» MATERIAL FOR THIS EXERCISE:
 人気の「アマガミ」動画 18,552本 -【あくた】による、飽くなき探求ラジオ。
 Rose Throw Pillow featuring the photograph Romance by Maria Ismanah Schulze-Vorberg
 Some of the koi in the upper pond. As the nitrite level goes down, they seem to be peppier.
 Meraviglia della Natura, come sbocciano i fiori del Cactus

* * *

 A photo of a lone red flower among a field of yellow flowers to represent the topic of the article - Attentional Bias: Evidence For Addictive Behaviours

» TASK TO CARRY OUT: Out of the data above, transcribe exactly and only the lines starting with the line that has "人気の「アマガミ」動画 18,552本 -【あくた】による、飽くなき探求ラジオ。" and going on through the line that has "Meraviglia della Natura, come", both included.

» RESPONSE FOR THIS EXERCISE:
 人気の「アマガミ」動画 18,552本 -【あくた】による、飽くなき探求ラジオ。
 Rose Throw Pillow featuring the photograph Romance by Maria Ismanah Schulze-Vorberg
 Some of the koi in the upper pond. As the nitrite level goes down, they seem to be peppier.
 Meraviglia della Natura, come sbocciano i fiori del Cactus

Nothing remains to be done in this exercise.